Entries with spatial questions

──────────────────────────────

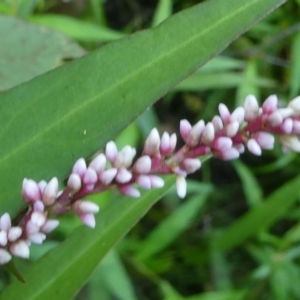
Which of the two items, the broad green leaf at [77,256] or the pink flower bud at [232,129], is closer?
the pink flower bud at [232,129]

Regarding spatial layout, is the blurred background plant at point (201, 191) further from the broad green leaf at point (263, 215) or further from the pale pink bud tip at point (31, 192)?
the pale pink bud tip at point (31, 192)

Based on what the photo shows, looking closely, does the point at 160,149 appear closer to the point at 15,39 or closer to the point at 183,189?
the point at 183,189

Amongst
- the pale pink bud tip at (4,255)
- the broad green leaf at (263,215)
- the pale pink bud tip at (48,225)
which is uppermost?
the pale pink bud tip at (48,225)

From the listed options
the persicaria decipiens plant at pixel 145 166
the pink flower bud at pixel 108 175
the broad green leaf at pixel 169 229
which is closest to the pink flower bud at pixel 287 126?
the persicaria decipiens plant at pixel 145 166

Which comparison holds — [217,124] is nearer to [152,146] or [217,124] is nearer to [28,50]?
[152,146]

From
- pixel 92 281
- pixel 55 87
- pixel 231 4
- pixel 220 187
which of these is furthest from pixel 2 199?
pixel 220 187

──────────────────────────────

■ What you should do
Count the lines in the entries above that contain the string "green" and reply with that number alone.

■ Full output
4